La 1ère chambre civile de la Cour fédérale de Justice, dont la compétence s’étend entre autres aux droits d’auteur et d’éditeur, a rendu hier son jugement dans le procès opposant la traductrice Karin Krieger et les éditions Piper-Verlag au sujet des traductions de cinq livres de l’auteur italien Allessandro Baricco, et a ainsi largement confirmé le jugement prononcé en première instance à la suite de la plainte déposée par la traductrice.

Les éditions Piper-Verlag avaient conclu au cours des années 1995 à 1998 plusieurs contrats avec la traductrice littéraire Karin Krieger, dans lesquels la traductrice s’engageait à traduire de l’italien en allemand cinq œuvres d’Alessandro Barrico. Les contrats ne contenaient aucune disposition formelle selon laquelle la maison d’édition se devait de faire paraître réellement les livres de Barrico dans la traduction de la requérante. La rémunération - telle qu’elle est communément pratiquée dans la branche -comportait à un à-valoir calculé d’après le nombre de feuillets. Chacun des contrats comportait en outre une stipulation différemment conçue, selon laquelle la traductrice devait obtenir un à-valoir proportionnel (minime) à partir d’un certain nombre d’exemplaires vendus.

La première œuvre, « Seide » (Soie), parue en février 1997, obtint un écho exceptionnel, la traduction de la requérante ayant été à cette occasion particulièrement louée. Au cours de la première année de parution, « Seide » atteignit la septième réédition.

Lorsque la requérante réclama à la maison d’éditions défenderesse une participation financière proportionnelle au succès inattendu (la loi sur les droits d’auteur comporte une clause qui prévoit pour les cas semblables un réajustement rétrospectif de la rémunération), la maison d’édition entreprit des pourparlers avec la traductrice. Ceux-ci, après quelque temps, menèrent également à un accord sur une (nouvelle) participation proportionnelle à l’œuvre « Seide ». Après la parution de deux autres œuvres dans la traduction de la requérante, l’éditeur, toutefois, communiqua à cette dernière qu’il retirait la totalité des œuvres traduites par la requérante et que les prochaines parutions feraient l’objet d’une nouvelle traduction. Les deux autres œuvres, également traduites par la requérante, mais pas encore parues, « Oceano Mare » (Océan mer) et
« Hegels Seele oder die Kühe von Wisconsin » (l’Âme de Hegel et les vaches du Wisconsin) paraîtraient dans une nouvelle traduction, l’éditeur se référant à des fautes de traduction quant à la seconde œuvre.
Par la suite, des négociations ont été entreprises entre les parties, sans toutefois aboutir à un accord complet. La procédure judiciaire n’a pas permis d’éclaircir si un accord partiel avait été atteint sur certains points.
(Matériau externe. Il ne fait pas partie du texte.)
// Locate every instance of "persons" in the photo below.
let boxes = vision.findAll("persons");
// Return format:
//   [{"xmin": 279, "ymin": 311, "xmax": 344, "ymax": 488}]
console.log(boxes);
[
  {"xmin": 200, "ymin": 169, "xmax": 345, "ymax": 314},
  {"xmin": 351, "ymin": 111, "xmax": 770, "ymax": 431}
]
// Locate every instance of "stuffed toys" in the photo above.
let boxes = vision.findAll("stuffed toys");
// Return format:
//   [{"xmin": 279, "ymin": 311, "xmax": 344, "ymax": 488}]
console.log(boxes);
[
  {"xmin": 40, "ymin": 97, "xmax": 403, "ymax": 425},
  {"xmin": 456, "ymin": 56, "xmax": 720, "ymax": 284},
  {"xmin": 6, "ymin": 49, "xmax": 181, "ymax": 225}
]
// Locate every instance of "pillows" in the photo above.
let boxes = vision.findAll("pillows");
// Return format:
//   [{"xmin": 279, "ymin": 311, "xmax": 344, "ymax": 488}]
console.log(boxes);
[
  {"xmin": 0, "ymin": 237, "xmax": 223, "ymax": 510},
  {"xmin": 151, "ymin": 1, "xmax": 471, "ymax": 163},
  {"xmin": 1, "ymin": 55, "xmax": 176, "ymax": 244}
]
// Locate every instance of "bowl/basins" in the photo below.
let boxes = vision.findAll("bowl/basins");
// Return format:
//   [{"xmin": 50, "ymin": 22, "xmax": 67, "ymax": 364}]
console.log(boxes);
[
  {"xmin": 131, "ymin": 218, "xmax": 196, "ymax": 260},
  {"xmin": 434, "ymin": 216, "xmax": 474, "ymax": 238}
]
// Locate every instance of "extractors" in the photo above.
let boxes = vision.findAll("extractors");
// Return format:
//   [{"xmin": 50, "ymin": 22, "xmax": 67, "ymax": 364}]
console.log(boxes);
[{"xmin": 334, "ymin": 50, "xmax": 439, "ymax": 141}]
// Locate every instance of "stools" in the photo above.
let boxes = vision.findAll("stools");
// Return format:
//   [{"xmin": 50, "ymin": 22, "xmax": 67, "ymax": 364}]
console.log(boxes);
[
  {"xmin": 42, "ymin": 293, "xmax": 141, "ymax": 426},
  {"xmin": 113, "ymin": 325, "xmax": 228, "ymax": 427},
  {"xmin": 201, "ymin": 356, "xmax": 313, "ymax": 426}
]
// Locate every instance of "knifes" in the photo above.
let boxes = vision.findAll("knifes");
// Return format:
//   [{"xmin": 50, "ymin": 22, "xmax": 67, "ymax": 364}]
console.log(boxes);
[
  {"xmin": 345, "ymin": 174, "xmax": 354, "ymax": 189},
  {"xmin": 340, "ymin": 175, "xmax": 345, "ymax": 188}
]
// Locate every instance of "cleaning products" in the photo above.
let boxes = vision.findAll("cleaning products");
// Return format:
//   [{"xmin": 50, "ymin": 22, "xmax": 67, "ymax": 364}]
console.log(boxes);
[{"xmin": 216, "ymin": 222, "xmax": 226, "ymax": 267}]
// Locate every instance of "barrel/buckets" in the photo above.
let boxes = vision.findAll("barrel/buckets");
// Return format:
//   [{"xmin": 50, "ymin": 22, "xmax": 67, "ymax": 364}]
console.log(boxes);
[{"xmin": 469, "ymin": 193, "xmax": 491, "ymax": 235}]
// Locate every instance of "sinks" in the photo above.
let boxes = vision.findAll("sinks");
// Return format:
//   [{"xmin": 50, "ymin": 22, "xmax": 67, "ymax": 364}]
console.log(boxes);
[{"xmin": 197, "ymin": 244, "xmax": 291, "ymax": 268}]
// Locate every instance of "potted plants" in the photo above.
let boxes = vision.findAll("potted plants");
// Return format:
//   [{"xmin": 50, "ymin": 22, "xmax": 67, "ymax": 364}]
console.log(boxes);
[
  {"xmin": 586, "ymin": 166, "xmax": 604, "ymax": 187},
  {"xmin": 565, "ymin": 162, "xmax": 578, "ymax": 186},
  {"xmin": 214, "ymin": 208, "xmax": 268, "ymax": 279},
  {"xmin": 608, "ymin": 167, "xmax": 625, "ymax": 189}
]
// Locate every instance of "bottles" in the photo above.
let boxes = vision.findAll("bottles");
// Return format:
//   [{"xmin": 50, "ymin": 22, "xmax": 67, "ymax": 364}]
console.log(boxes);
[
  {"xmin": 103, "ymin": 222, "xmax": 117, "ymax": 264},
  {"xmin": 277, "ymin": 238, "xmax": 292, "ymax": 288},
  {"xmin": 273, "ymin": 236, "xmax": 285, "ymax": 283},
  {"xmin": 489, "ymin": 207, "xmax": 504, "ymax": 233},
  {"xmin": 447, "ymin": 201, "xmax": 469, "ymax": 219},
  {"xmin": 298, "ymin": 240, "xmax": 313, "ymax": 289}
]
Outre des dommages et intérêts et son droit d’obtenir des renseignements, la traductrice voulait faire valoir ses droits sur trois points: (1) l’éditeur défendeur devra s’abstenir de publier les cinq œuvres d’Alessandro Barrico dans une traduction autre que celle de la requérante, tant que les éditions traduites par la demandeuse seront sur le marché. (2) Les œuvres déjà parues « Seide », « Land aus Glas » (Châteaux de la colère) et « Novecento » (Novecento : Pianiste) devront paraître dans la traduction de la requérante et ceci, aussi longtemps que la demande correspondante existera. (3) Les deux œuvres qui ne sont pas encore parues devront également paraître dans la traduction de la requérante. Le tribunal régional de Munich I (juridiction de première instance) n’a donné satisfaction à la plainte que de façon incomplète. En effet, le tribunal était parti du principe qu’il s’agissait d’un accord partiel entre les parties pour l’œuvre « Seide », car l’édition nouvellement traduite de « Novecento » n’indiquait pas clairement qu’il ne s’agissait plus de la traduction de la requérante et sur la jaquette figurait un extrait traduit par la requérante. Le tribunal régional supérieur de Munich (juridiction d’appel) a rejeté le pourvoi en appel de l’éditeur contre ce jugement. Cette partie du litige n’était même plus l’objet de la procédure de cassation devant la Cour fédérale de Justice (juridiction de révision). Le tribunal régional supérieur a donné pleinement satisfaction au pourvoi en appel de la requérante.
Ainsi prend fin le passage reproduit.